# NAS Charlie Pier REPORT



## Seatmech86 (Mar 8, 2011)

I am absolutley amazed nobody has reported form this past weekend! So, I will report what I saw and I got one picture to post. Lots, and I do me lots, of good size spanish (25"+) were caught throughout the both days. Slot reds, bull reds, gag grouper, whiting, flounder and the occaisional trash fish. Most of the success came form cut mullet, menhaden and bull minows. The success rate with shrimp was actually kinda low with the exeption of the flounder. More folks came out on saturday but most of the catch was from sunday. the pic is a co-worker and if I can I'll get some pics from another and post them up. On behalf of the Navy Ball Commitee thanks for coming out everybody had a good time. If any body has some recommendations for food, snacks, or beverages we are open to suggestions. As soon as I have our next set of dates I'll post up.


----------



## marmidor (Mar 15, 2008)

Great report and catch!!


----------



## Mobdawg (Dec 11, 2011)

I was out there Sunday morning free floating live shrimp and had 8 nice Spanish in the cooler by the time colors was playing. It was a great morning and of course I saw some nice reds getting pulled in too. Thanks for putting this together!


----------



## LUPilot (Apr 10, 2012)

My wife and I caught 7 decent sized trout on cut minnows on the bottom, and a 17" spanish on shrimp sunday evening. The people next to us were ripping spanish out of the water left and right with shrimp.


----------



## Blue Waters (Feb 19, 2010)

*Good Day*

My wife and I were also there from 1500 tell they kicked us out at 1900. I only caught two spanish on gotcha lure, man next to us close to the coast guard boat was catching white trout on every cast. He must of filled the cooler up he was bringing in so much. We finally got some cut bait and started catching white trout also. They just did not want to bit the Gulp shrimp I had ------- picky.

**SUPPLIED DATA**
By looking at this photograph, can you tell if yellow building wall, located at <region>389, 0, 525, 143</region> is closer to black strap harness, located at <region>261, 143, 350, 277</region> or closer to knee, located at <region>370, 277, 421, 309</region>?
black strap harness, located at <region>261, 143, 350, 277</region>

**REQUEST 1**
In the pier fishing thread, the first post says shrimp had a low success rate with one exception. Which fish was that exception?
**REQUEST 2**
Continue the pier fishing thread from the point where it stops.
The material has no connection to the pier fishing thread.

**ANSWER 1**
Flounder.

**ANSWER 2**
----------



## Seatmech86 (Mar 8, 2011)

Here is another pic. The same group that caught the bull red in the earlier post said they were catching sharks and have pictures so if I get those I'll post them up as well. I have heard rumors they will be open next weekend, when I get word I'll post up.


----------



## Seatmech86 (Mar 8, 2011)

One of the groupers.


----------



## mxracer19 (Apr 29, 2012)

How do they pass word that they'll open up the pier? I'd love to get in on this


----------



## Seatmech86 (Mar 8, 2011)

Keep an eye out here, anytime I get word that it'll be open I always post it in reports since its more popular than the Q&A. If you're military here on NASP the word is typically passed through e-mail.


----------



## Snatch it (Feb 17, 2009)

good job men!


----------



## mxracer19 (Apr 29, 2012)

Im stationed at naswf, but Ill keep an eye out on here. I wonder how I would gt onto that email list...


----------



## Illinijeff (Mar 28, 2011)

Looks like a good time. I'm at Eglin and would like to fish out there next time they open it up. Do you have to have your own license?


----------



## TheRoguePirate (Nov 3, 2011)

yes, you have to have your own license. FWC can inspect any time they wish


----------



## Seatmech86 (Mar 8, 2011)

...and has happened before. Fisherman goes fishing next to the coast guard station and catches a bull red and deposits said fish into the cooler. Out of the wood work the FWC swoops down and bam $500 dollar fine. Said fisherman moves over to the Charlie pier hooks another bull red, deposits said fish into the cooler. FWC followed him, issues another ticket worth $500 and confiscates all gear. I guess they figured he was a habitual offender. This is a second hand story but it came from a reputable source.


----------



## jaster (Oct 7, 2007)

Lic is free, you just have to go get it!


----------



## Cornflake789 (Oct 10, 2008)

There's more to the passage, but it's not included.